- Theatrical release poster
- Directed by: Konda Rambabu
- Written by: Konda Rambabu
- Produced by: Dr. Rajeswari Chandraja Vadapalli
- Starring: Anurag; Sonakshi Varma;
- Cinematography: Venkat Gangadhari
- Edited by: Junaid Siddiqui
- Music by: Vijay Kurakula
- Production company: Velan Productions
- Distributed by: Chandraja Art Creation
- Release date: 15 December 2023;
- Country: India
- Language: Telugu

= Kalasa - The Symbol of Abundance =

Kalasa - The Symbol of Abundance is a 2023 Indian Telugu -language film written and directed by Konda Rambabu. The film stars Anurag and Sonakshi Varma in the lead roles. The film was produced by Dr. Rajeswari Chandraja Vadapalli under the banner of Chandraja Art Creations.

== Cast ==
- Anurag
- Sonakshi Varma
- Bhanu Sree
- Roshini Kamisetty

== Production ==
The film was produced by Dr.

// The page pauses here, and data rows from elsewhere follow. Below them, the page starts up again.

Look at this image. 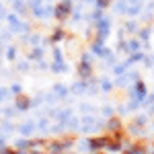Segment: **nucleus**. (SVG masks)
<instances>
[{
    "label": "nucleus",
    "instance_id": "nucleus-1",
    "mask_svg": "<svg viewBox=\"0 0 154 154\" xmlns=\"http://www.w3.org/2000/svg\"><path fill=\"white\" fill-rule=\"evenodd\" d=\"M68 11H70V6H68V4L58 6V17H66V14H68Z\"/></svg>",
    "mask_w": 154,
    "mask_h": 154
},
{
    "label": "nucleus",
    "instance_id": "nucleus-2",
    "mask_svg": "<svg viewBox=\"0 0 154 154\" xmlns=\"http://www.w3.org/2000/svg\"><path fill=\"white\" fill-rule=\"evenodd\" d=\"M31 130H33L31 125H25V128H21V131H23V134H31Z\"/></svg>",
    "mask_w": 154,
    "mask_h": 154
},
{
    "label": "nucleus",
    "instance_id": "nucleus-3",
    "mask_svg": "<svg viewBox=\"0 0 154 154\" xmlns=\"http://www.w3.org/2000/svg\"><path fill=\"white\" fill-rule=\"evenodd\" d=\"M0 97H2V95H0Z\"/></svg>",
    "mask_w": 154,
    "mask_h": 154
}]
</instances>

Rajeswari Chandraja Vadapalli under the banner of Chandraja Art Creations. The cinematography was done by Venkat Gangadhari, while editing was handled by Junaid Siddiqui.

== Reception ==
Times Now critic stated that "In conclusion, Kalasa: The Symbol Of Abundance is a cinematic gem that captivates the audience with its emotional depth, stellar performances, and a narrative that transcends the boundaries of conventional storytelling" and rated three star out of five.Sakshi Post wrote " This one is indeed a mind-bending thriller. The performances and the atmospheric set-up are commendable."